Oliver is hardly ever violent at home now. It does occur occasionally but it’s very rare. When it does happen it can shock us.
He’s gone from being emotionally aged two, to nine, in just six months, which is amazing. It’s been very hard work but we’re now watching him growing in confidence. His words to me recently were: ‘They understand me mum’. He feels confident and he says he feels ‘safe’ at school. Being understood and feeling safe is all that we all want really.
It is the happiest and laid-back school I’ve ever been in. There are lots of children with difficulties but you can’t tell which are which – it just seems like any other mainstream primary although but it’s such a happy school with a happy vibe.
'Don’t be afraid to ask the school the right questions'
The new school works with us. I can say tell staff there’s been a wobble on the way into school – and they’ll take that onboard and have a chat with him and tell him what’s going to happen. If he can’t cope he can leave the classroom as the door’s not shut and it’s not the end of the world if he has a wobble – because there’s always a way back.
There are consequences which are not very nice, like missing a bit of break, but they’re tailored to him. He’s allowed to have a fiddle toy in class and they never make us feel like anything we are doing is wrong.
Oliver attending secondary school is still a concern to us but his new school will work with parents to help transition children with issues into secondary school. We’re not on our own thanks to support from the school. Leaving school can be a big upheaval but we now know he can change school and make new friends. I’d be lying if I didn’t say the idea of Oliver attending senior school terrified me but I’m more confident about secondary school than I ever was and that’s a good start.

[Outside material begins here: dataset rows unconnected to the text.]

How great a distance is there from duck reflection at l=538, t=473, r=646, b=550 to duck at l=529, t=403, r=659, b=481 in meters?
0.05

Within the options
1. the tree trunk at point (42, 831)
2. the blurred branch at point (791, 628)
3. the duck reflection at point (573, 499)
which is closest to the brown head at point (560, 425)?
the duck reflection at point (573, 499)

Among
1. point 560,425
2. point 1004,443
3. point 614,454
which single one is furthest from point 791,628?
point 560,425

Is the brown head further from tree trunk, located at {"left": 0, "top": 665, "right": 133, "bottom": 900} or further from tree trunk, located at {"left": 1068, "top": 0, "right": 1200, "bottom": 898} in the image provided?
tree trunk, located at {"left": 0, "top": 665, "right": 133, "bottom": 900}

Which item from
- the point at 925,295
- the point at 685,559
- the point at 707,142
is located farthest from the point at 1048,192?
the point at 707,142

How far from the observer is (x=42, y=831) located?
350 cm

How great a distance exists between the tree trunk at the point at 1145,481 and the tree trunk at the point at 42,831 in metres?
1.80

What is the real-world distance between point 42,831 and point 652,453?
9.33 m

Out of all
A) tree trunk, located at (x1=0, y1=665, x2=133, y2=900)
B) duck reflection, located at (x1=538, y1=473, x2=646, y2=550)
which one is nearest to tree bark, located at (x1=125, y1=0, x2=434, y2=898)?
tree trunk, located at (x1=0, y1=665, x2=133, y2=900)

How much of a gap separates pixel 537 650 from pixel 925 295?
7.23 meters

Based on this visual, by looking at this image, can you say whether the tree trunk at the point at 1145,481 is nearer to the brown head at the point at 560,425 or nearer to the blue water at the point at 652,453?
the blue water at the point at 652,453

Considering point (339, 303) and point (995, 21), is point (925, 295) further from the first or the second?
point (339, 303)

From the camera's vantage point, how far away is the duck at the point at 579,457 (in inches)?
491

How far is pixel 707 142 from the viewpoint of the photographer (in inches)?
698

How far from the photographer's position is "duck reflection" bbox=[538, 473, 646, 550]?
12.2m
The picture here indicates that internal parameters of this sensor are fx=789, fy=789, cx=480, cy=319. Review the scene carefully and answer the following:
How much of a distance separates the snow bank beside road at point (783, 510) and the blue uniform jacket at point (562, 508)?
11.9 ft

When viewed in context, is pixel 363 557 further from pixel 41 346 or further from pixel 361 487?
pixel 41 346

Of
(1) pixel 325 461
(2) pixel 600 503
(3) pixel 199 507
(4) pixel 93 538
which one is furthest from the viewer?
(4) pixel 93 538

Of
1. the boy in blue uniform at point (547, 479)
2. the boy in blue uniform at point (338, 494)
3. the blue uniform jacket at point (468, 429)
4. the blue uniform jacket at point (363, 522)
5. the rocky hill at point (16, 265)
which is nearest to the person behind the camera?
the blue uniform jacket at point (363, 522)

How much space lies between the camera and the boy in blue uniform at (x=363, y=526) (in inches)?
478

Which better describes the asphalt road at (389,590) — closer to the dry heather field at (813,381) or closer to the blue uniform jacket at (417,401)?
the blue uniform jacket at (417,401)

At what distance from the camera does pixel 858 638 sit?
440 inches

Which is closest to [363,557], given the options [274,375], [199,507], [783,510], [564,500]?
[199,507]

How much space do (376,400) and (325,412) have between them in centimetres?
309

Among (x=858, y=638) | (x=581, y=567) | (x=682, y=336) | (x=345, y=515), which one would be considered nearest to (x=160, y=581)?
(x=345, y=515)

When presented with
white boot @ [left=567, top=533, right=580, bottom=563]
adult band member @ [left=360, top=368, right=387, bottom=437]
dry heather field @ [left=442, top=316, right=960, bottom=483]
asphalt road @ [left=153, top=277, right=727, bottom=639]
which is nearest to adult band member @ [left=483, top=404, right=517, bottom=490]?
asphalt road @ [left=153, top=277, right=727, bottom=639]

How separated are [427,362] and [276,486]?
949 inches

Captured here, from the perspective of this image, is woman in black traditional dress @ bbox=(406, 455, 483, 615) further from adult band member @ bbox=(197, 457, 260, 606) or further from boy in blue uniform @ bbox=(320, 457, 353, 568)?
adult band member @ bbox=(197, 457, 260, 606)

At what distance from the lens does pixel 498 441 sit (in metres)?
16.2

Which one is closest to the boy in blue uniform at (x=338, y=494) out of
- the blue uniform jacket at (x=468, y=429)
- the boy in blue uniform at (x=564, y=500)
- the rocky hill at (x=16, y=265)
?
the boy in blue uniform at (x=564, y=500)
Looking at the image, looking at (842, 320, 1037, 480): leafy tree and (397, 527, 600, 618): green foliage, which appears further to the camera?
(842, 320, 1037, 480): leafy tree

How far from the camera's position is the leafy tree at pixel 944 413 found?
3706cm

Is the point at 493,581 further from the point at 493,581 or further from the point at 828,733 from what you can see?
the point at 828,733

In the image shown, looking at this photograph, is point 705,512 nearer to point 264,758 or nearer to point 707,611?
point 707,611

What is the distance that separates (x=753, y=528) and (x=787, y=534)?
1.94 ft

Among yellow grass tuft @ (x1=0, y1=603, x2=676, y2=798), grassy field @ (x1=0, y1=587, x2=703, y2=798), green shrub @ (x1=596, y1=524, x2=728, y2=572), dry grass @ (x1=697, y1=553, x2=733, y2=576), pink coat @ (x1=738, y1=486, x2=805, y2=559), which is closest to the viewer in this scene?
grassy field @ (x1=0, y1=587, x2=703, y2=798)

My advice to other adoptive parents whose children are struggling at school is to get the professionals onboard. If you can,access the ASF to get therapies like DDP and access an Educational Psychiatrist, CAMHS and a Virtual School.
Don’t be afraid to ask the school the right questions: What’s your policy on exclusions? (one head-teacher told me that if Oliver hit anyone he would be permanently excluded so I knew straight away this wasn’t the right school for him). What programmes do you run for children with attachment? What training do you provide staff on attachment? What do you know about Louise Bomber? What do you know about therapeutic parenting? (most don’t know what this is!).